Copy out the blog post about Aslan and Narnia below word for word, from start to finish.

#### Provided text
--------------------------------------------------
From THE CHRONICLES OF NARNIA, Vol. 1 (c/o Google Images)

From THE CHRONICLES OF NARNIA, Vol. 1 (c/o Google Images)

2015-01-08 @ 13:22 CST

C.S. Lewis, the famous Protestant apologist, sought to teach people about the God of “traditional” Christianity in various ways, including allegorical fiction. His most famous series of books in that category is the collection THE CHRONICLES OF NARNIA, which I once read from front to back. (I have also seen the first two films inspired by the books.) An important character, Aslan the Lion, is a thinly veiled symbol of Jesus Christ – and at the very end of the series, Lewis made crystal clear he meant it to be that way.

I’m rethinking my whole relationship to speculative fiction, but I do remember many quotes from many spec-fic works. I liked this quote, which I found on Google Images today. Three children who visit Narnia – in the first volume – learn about Aslan from two talking beavers. One of them asks if Aslan – who, of course, also talks – is “safe” to be around. No, He isn’t “safe” – but He is good, and that’s the point. And woe be to those who stand against Him – even the Ice Queen, who is so obviously a minion of the Devil.

By the way, Aslan is a Persian word – I recall it means “lion” in and of itself.

I recall also that the biblical apostle Paul knew the Greek literature – even the mythology – written by then-famous Greek authors. He quoted two poems – originally meant to praise Zeus – in praise of the true God (Theos), when Paul stood before the council at Athens. He quoted two other authors elsewhere. All are quoted verbatim in their own Classical Greek, which was more formal than the Common Greek Paul spoke every day.

(Acts 17:28 RSV) “…for ‘In him we live and move and have our being‘; as even some of your poets have said, ‘For we are indeed his offspring.'” (two quotes)
--------------------------------------------------
#### Dataset excerpt
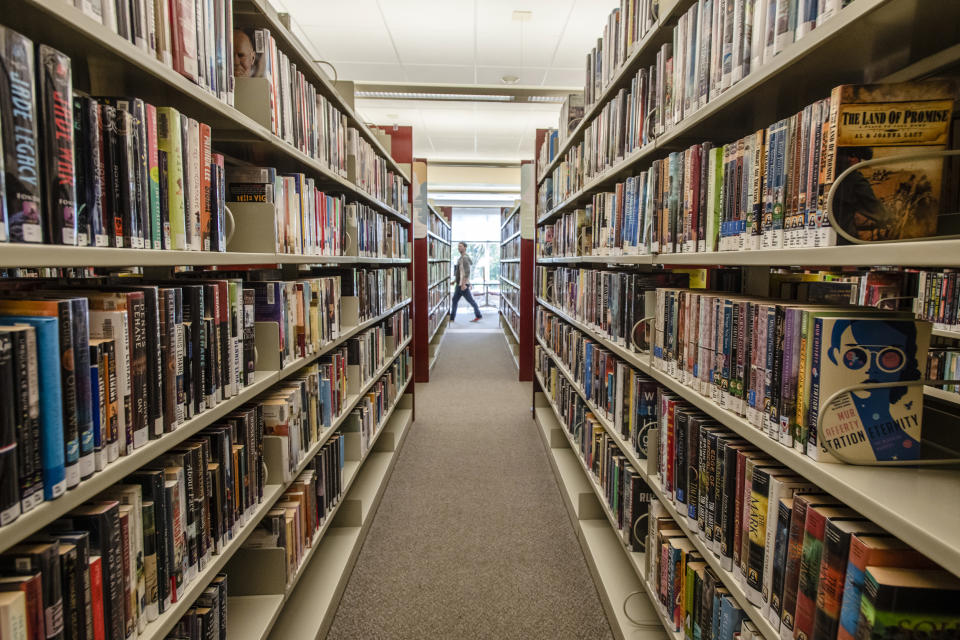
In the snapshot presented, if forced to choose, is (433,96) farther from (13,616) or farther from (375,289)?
(13,616)

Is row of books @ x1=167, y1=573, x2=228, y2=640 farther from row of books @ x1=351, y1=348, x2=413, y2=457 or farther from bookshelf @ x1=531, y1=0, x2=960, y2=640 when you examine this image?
--------------------------------------------------
#### Exercise response
From THE CHRONICLES OF NARNIA, Vol. 1 (c/o Google Images)

From THE CHRONICLES OF NARNIA, Vol. 1 (c/o Google Images)

2015-01-08 @ 13:22 CST

C.S. Lewis, the famous Protestant apologist, sought to teach people about the God of “traditional” Christianity in various ways, including allegorical fiction. His most famous series of books in that category is the collection THE CHRONICLES OF NARNIA, which I once read from front to back. (I have also seen the first two films inspired by the books.) An important character, Aslan the Lion, is a thinly veiled symbol of Jesus Christ – and at the very end of the series, Lewis made crystal clear he meant it to be that way.

I’m rethinking my whole relationship to speculative fiction, but I do remember many quotes from many spec-fic works. I liked this quote, which I found on Google Images today. Three children who visit Narnia – in the first volume – learn about Aslan from two talking beavers. One of them asks if Aslan – who, of course, also talks – is “safe” to be around. No, He isn’t “safe” – but He is good, and that’s the point. And woe be to those who stand against Him – even the Ice Queen, who is so obviously a minion of the Devil.

By the way, Aslan is a Persian word – I recall it means “lion” in and of itself.

I recall also that the biblical apostle Paul knew the Greek literature – even the mythology – written by then-famous Greek authors. He quoted two poems – originally meant to praise Zeus – in praise of the true God (Theos), when Paul stood before the council at Athens. He quoted two other authors elsewhere. All are quoted verbatim in their own Classical Greek, which was more formal than the Common Greek Paul spoke every day.

(Acts 17:28 RSV) “…for ‘In him we live and move and have our being‘; as even some of your poets have said, ‘For we are indeed his offspring.'” (two quotes)